Something the chemist did not mention at any point was prediction. Although it was dear that a good explanation could be used to generate a prior idea of the way the data should be arrayed if the explanation were to hold, he did not stress prediction itself as a core element in science. Rather, he empha­sized explanation. Yet, commonsense views of science almost always equate science with prediction. We believe the chemist was right to deemphasize prediction as a fundamental criterion for science.

Scientists seek to explain arrays of data. Predicting the expected array of data under given conditions is a powerful way of testing explanations, but the goal is having an explanation that makes sense. Another way prediction is pro­ductively used is when engineers, in attempting to solve an important problem, design an apparatus or system that they “predict” will solve the problem. Here the prediction is the vision they have of the ideal outcome that guides their developmental process.

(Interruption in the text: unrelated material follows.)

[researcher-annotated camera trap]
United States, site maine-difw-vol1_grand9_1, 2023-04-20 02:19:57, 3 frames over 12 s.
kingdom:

Prediction is a tool to be used in this effort, and its use varies a great deal with the conditions. Under some conditions, prediction, in the ordinary sense, is out of the question, as in the historical studies of evolution.8 Under other conditions, predictions take the form of statistical generalizations about huge populations and cannot accurately capture what is happening in particular segments of those populations. In other situations, predictive activity takes the form of intervening in the phenomenon under study to change its state in a desired direction. This is precisely what the experimental method in science does and what AR aims to achieve in the social world.

The chemist’s view matches closely with our experiences of scientists and engineers at work. It puts them, as human actors, at the center of the combined social-research activity that is science. He made it dear that scientists and engineers are not the enactors of some abstract, perfect, determinate system. The chemist conveyed to the students that scientific method is a form of social behavior, a form that is not foolproof, but one that uses human capabilities to pose questions and attempts to examine those questions through rational but fully social inquiry. He stressed the need to recognize the significant gaps and imperfections in any process of this sort, and he affirmed that human judg­ment, creativity, and social interaction are an intrinsic part of the process.

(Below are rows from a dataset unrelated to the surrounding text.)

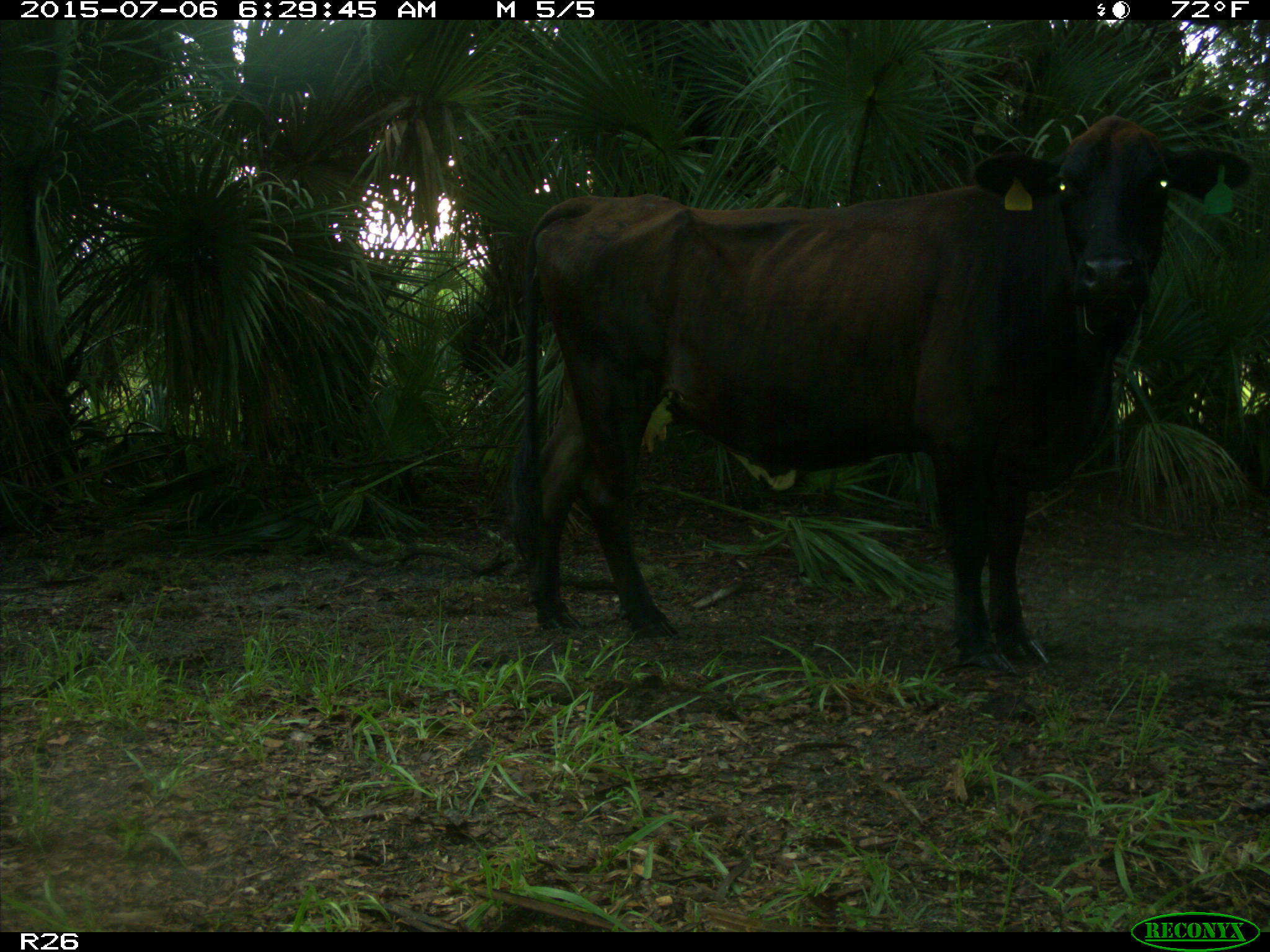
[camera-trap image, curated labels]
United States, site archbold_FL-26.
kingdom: Animalia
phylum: Chordata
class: Mammalia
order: Artiodactyla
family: Bovidae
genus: Bos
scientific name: Bos taurus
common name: domestic cow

Repeatedly, he emphasized that science is a collective activity carried out by members of research teams within a larger scientific community. The larger community provides the literature on which the research is built to some degree, as well as the resources used to carry out the research. The research team and the laboratory form a complex, dynamic social system of people act­ing on phenomena and sharing their thoughts within the pragmatic limita­tions set by the availability of key resources and the dynamics of the human relationships involved.